Top-Down, Bottom-Up

Early genome sequencing methodologies utilized top-down approach and is employed in further detailing of the structural characterization of nucleic acids, proteomics fields are being revolutionized through this approach to develop proteoform maps without information loss.

Biological systems generated by computational modeling are used in the systems biology field to determine the complex macromolecular interactions occurring within organisms. Models built to understand cell metabolic behaviour can be approached in opposite directions. Draft reconstruction of networks which can be simulated under varied physiological conditions is encompassed by the bottom-up approach. Collection of data on organism specific information is gathered into a genome scale model extracted through bioinformatic software tools, contrasting to top-down approach reconstructing metabolic networks from experimental data. Using the path of information moving from simulated metabolic pathways to transcriptome or proteome the underlying interactions become understood, gathered from data gained from common technology such as mass spectrometers and DNA microarrays.

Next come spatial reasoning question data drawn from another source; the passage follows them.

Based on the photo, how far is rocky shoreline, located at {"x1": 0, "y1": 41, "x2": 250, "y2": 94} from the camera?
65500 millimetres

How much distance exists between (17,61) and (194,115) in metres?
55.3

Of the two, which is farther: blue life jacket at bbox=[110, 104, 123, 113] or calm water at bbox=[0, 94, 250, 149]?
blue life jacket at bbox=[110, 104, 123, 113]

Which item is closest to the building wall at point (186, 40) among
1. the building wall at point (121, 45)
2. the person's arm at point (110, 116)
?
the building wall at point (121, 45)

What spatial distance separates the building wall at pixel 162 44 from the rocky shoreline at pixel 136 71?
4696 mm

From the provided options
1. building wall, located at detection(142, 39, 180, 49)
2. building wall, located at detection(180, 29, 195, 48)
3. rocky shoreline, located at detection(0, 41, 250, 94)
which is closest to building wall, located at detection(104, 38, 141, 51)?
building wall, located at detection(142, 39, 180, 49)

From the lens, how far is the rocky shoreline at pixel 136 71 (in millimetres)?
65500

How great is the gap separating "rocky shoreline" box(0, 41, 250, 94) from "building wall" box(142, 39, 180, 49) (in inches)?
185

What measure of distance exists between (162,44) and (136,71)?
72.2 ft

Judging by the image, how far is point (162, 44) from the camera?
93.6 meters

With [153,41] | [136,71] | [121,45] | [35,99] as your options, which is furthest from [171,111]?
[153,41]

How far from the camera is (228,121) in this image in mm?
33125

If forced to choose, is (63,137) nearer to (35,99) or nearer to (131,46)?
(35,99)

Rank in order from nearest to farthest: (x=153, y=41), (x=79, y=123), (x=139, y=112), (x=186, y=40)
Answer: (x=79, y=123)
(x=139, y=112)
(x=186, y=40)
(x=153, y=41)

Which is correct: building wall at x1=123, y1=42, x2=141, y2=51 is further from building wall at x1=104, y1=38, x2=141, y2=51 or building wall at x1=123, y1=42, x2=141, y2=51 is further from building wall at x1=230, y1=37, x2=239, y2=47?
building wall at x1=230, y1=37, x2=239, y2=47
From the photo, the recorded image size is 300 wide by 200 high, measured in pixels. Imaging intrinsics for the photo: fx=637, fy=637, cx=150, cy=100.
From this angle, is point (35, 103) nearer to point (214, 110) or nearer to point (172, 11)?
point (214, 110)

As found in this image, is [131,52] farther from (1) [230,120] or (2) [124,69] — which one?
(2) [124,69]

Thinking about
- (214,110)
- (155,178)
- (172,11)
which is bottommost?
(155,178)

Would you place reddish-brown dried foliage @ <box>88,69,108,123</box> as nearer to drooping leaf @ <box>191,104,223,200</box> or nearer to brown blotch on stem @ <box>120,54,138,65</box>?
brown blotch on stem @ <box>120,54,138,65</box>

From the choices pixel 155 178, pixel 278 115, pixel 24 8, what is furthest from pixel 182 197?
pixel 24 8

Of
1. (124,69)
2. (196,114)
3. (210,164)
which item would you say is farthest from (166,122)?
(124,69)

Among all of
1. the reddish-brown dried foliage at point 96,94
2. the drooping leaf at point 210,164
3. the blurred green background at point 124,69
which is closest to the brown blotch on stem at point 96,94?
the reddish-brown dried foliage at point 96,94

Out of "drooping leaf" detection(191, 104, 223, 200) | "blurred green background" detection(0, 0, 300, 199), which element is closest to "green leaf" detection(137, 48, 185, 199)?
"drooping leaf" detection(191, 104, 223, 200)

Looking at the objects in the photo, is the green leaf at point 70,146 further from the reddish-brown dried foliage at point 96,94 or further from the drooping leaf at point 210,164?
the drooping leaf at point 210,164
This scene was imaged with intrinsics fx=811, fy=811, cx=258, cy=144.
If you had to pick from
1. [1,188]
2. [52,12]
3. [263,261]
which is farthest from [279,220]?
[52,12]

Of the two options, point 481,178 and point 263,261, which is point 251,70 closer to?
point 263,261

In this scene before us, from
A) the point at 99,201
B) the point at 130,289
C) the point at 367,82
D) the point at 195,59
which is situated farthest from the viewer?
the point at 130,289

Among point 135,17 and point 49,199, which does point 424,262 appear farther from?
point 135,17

Hierarchical shotgun sequencing uses top-down approach. Prior to being broken into fragments and then reassembled, low resolution maps of the entire genome is created, making it possible to form a series of overlapping fragments, that do not require sequence assembly algorithms, minimal numbers of fragments can than be chosen that span the entire chromosome. Hierarchical shotgun sequencing was replaced with whole genome shotgun sequencing as primary genome sequencing method in 2003.

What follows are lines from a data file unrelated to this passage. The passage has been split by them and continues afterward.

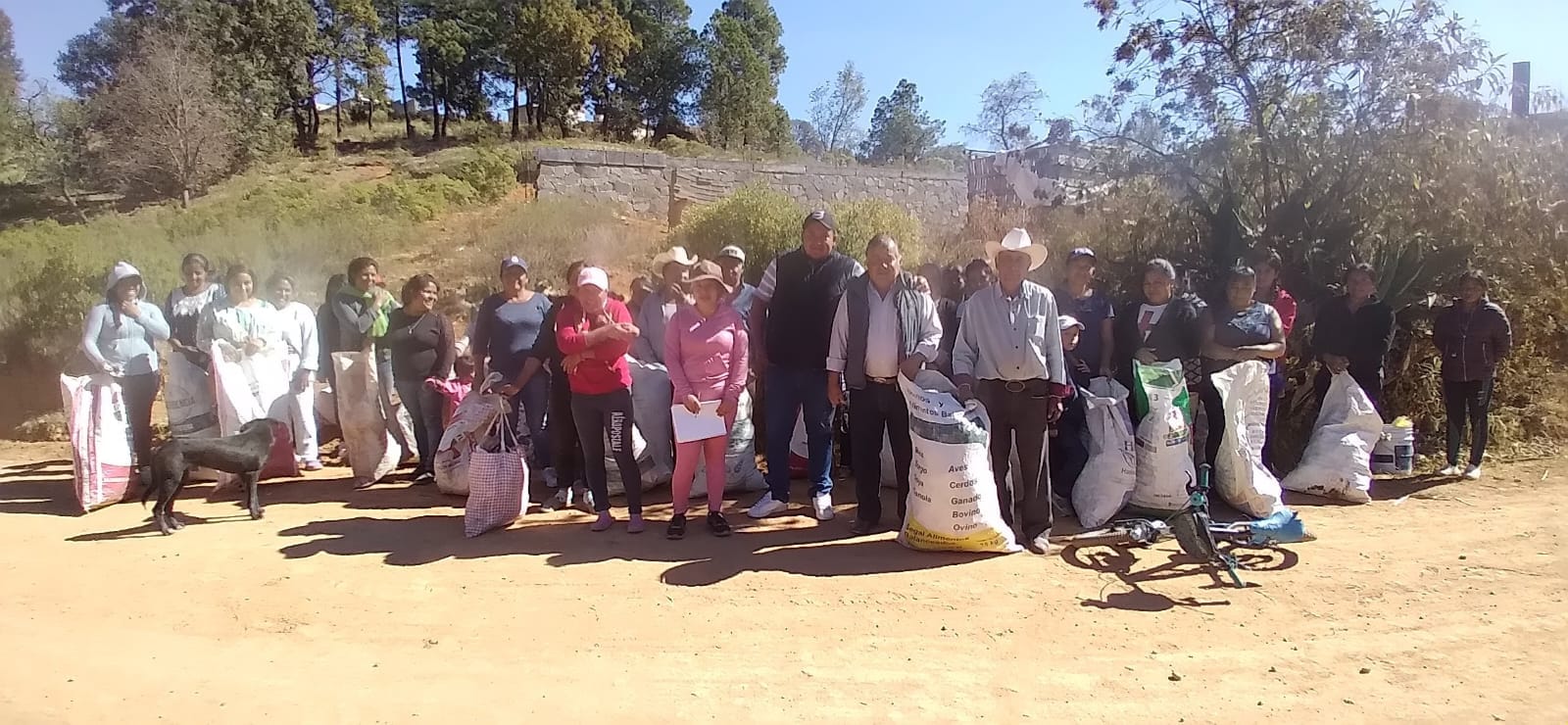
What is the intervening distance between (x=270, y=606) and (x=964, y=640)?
306 cm

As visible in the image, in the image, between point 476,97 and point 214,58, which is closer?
point 214,58

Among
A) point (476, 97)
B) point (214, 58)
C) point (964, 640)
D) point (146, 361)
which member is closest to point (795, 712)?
point (964, 640)

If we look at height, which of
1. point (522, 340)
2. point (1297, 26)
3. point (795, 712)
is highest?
point (1297, 26)

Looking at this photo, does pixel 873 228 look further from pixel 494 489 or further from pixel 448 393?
pixel 494 489

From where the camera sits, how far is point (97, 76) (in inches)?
1240

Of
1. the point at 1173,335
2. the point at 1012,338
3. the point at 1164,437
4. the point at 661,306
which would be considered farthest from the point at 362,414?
the point at 1173,335

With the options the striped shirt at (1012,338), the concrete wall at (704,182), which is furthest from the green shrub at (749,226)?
the striped shirt at (1012,338)

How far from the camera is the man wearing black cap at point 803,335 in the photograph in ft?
17.1

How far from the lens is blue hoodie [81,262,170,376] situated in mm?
6004

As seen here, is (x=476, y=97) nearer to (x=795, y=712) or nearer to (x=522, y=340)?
(x=522, y=340)

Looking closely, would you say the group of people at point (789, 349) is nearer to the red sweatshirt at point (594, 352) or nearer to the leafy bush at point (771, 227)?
the red sweatshirt at point (594, 352)

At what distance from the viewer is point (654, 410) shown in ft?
20.0

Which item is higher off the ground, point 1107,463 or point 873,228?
point 873,228

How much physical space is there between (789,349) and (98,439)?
4.37 m
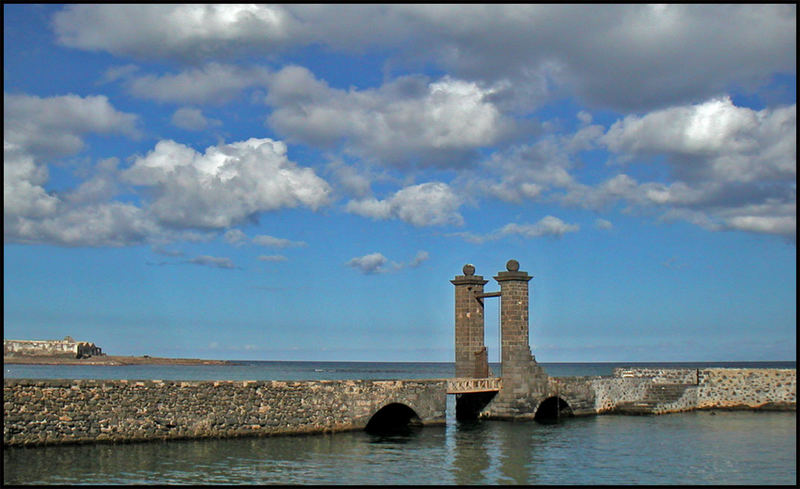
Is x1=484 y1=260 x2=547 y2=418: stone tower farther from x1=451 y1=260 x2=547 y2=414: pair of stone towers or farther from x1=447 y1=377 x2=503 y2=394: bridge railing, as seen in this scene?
x1=447 y1=377 x2=503 y2=394: bridge railing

Top-down approach to mass spectrometry can be seen in the analysis of intact biomolecules that are part of a larger greater complex, such as tandem mass spectrometry utilized for the DNA/RNA identification, that has an advantages over other biochemical analysis methods with the ability to determine modifications with increased sensitivity. Structural characterization of nucleic acids is provided by identified fragmented ions that can be utilized in future development of gene therapy. Increased understandings of modifications to nucleic acids that occur in nature, addition of groups are linked to stability changes and consequential changes in function, mapping fragmentation mechanisms of nucleic acid ions the underlying biomechanisms of stability changes can be understood and possibly utilized in modifications.

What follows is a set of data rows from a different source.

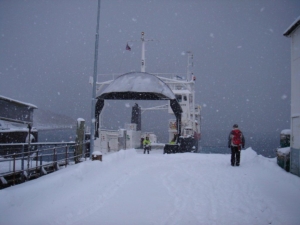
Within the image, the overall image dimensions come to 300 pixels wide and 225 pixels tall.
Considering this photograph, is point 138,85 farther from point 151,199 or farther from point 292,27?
point 151,199

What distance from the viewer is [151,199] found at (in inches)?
275

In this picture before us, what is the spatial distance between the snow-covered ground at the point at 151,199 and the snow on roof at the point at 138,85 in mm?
9191

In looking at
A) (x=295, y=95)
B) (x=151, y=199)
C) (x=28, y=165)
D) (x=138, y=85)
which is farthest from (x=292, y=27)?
(x=28, y=165)

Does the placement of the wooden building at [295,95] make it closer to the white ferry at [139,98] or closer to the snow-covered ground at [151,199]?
the snow-covered ground at [151,199]

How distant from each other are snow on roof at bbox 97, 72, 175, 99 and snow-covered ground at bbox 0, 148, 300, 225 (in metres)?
9.19

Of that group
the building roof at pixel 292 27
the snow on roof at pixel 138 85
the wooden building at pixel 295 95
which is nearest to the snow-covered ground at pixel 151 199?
the wooden building at pixel 295 95

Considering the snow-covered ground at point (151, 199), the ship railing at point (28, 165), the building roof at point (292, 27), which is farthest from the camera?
the building roof at point (292, 27)

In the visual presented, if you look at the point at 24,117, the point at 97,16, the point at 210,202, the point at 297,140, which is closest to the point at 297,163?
the point at 297,140

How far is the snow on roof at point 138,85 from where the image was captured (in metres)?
18.9

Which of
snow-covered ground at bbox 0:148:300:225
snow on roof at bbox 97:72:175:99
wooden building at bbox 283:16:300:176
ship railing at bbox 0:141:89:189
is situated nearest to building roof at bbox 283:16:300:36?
wooden building at bbox 283:16:300:176

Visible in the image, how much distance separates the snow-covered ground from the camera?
5.63 m

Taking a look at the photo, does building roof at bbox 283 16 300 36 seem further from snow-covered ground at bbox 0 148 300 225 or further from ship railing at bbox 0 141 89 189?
ship railing at bbox 0 141 89 189

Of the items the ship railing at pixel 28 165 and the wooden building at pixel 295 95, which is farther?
the wooden building at pixel 295 95

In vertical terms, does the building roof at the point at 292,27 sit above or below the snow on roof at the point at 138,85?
above
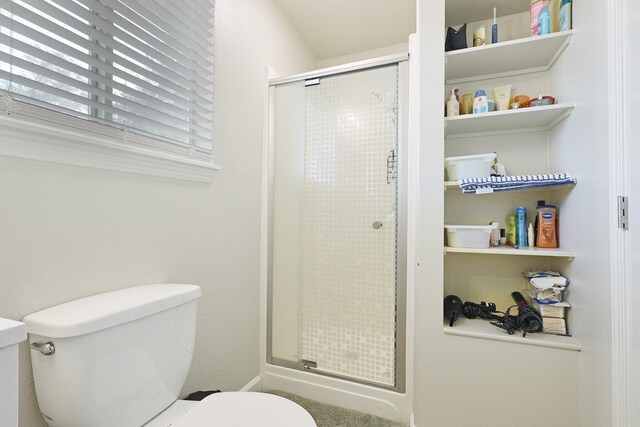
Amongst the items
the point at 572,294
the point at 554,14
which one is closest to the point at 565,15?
the point at 554,14

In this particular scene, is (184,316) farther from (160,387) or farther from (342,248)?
(342,248)

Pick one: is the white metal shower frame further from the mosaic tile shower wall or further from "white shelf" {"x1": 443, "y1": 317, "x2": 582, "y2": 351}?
"white shelf" {"x1": 443, "y1": 317, "x2": 582, "y2": 351}

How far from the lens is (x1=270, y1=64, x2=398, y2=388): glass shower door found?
1.64 metres

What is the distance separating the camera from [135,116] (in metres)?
1.06

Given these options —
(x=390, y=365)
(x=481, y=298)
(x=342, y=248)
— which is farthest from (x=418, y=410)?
(x=342, y=248)

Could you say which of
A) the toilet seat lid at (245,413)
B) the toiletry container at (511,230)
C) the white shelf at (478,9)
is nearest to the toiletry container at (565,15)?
the white shelf at (478,9)

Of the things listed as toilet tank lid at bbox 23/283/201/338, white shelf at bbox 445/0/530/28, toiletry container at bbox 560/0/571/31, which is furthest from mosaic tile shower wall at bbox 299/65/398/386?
toilet tank lid at bbox 23/283/201/338

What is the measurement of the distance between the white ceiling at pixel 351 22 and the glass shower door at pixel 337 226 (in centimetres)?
61

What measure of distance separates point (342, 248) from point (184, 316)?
0.92 metres

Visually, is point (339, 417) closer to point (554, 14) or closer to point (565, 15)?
point (565, 15)

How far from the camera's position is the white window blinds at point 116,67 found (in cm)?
79

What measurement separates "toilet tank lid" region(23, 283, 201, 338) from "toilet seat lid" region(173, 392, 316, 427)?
1.08 feet

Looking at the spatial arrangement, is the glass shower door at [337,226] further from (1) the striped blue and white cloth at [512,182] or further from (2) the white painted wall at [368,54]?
(2) the white painted wall at [368,54]

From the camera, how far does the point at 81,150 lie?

Proteomics fields are most commonly used top-down approach, with bottom-up mass spectrometry digesting proteins into peptides for identification, top-down proteomics introduces intact proteins to mass spectrometer measuring with both fragmented and entire ion masses. Gaining understanding of protein complexity proteoform mapping without information loss is important, risk of details such as sequence variants being lost on separate peptides is typically eliminated with use of top-down approach. Top-down mass spectrometry advances make mapping of larger proteome complexes available, having possible ramifications for development of future protein therapeutics, particularly in development of larger protein based drugs requiring tests as a whole in terms of molecular components.